The girlfriend sees her entire week in a straight horizontal line running from Monday to Sunday which rewinds back to the start of every new week.

Let’s scale it up to a month, shall we? Phoebs’ month has its days arranged in rows of seven. The days in each row runs from left to right and subsequent rows are placed below the preceding ones. The leftover days of every month (except non-leap year Februaries) would form the fifth and final row. It’s essentially how a calendar page is configured.

Me? This is how my month looks like,

My Monthly Steps

I visualise the progression from one month to the next as a “step” up from left to right, with the previous month vaporising away as soon as the transition is complete. I also break every month into two parts: the first 19 days being one bit and all the remaining days being the second. There’s also a “step” to climb between day 19 and day 20. Do not ask me why I think this way because I haven’t a fucking clue. It just feels right.

Anyway, when I zoom out to the scale of a year, the stepladder effect disappears and I get a smooth, flat line heading eastward,

My Yearly Journey

My vision of time itself is also a left-to-right horizontal line.
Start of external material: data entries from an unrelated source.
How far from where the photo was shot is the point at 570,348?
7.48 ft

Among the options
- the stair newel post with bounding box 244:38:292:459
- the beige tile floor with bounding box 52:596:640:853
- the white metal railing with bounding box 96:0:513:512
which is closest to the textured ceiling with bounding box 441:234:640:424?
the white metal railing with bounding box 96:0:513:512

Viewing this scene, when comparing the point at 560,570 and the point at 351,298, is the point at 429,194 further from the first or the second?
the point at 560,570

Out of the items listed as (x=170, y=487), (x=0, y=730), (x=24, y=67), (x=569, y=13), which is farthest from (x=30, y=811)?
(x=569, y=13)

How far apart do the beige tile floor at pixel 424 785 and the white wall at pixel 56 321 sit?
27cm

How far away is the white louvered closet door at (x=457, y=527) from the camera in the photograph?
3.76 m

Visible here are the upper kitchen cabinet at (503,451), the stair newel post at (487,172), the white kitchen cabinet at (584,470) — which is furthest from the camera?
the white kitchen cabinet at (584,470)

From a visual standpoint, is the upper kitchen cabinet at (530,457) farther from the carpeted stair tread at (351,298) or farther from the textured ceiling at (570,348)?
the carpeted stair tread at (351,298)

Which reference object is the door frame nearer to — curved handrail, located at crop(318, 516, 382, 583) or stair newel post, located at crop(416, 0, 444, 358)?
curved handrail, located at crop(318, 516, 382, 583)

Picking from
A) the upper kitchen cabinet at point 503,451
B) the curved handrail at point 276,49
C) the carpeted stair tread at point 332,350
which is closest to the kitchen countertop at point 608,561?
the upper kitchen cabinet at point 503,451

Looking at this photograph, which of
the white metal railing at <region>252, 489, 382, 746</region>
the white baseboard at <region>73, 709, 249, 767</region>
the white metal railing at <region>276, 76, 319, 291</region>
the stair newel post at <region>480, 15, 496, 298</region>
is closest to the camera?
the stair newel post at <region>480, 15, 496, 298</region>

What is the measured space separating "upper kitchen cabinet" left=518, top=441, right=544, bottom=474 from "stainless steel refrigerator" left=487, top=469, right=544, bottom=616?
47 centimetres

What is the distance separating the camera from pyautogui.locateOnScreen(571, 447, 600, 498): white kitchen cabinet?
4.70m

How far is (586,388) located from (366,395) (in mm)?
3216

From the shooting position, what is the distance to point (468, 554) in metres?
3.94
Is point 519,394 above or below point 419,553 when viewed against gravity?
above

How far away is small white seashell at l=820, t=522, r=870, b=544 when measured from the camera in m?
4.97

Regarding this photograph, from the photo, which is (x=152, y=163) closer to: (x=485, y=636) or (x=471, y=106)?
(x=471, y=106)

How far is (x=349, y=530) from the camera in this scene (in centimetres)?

I fancy that this is probably the influence of how historical and scientific timelines are traditionally depicted. Unlike mine, Phoebs’ year is oriented vertically from up to down. And she envisions the concept of time as going forward, with the past positioned behind her. Her predilection might have been persuaded by the English language (the tongue she thinks in) which does in fact assign such arbitrary prepositions to the the past and future.

And I’ve even heard of a guy who sees the months of a year as points on an analemma. What a nerd.

I don’t know about you but I find this to be fascinating stuff. All my life, it never occurred to me until now that all of us perceive time in different fashions. Knowing how someone would process time feels a bit like taking a tiny glimpse into how his or her mind operates. It might not be terribly informative, I know, but it’s still pretty damn cool.

So how do you see time? Describe your week, month or year here. Enquiring minds want to know!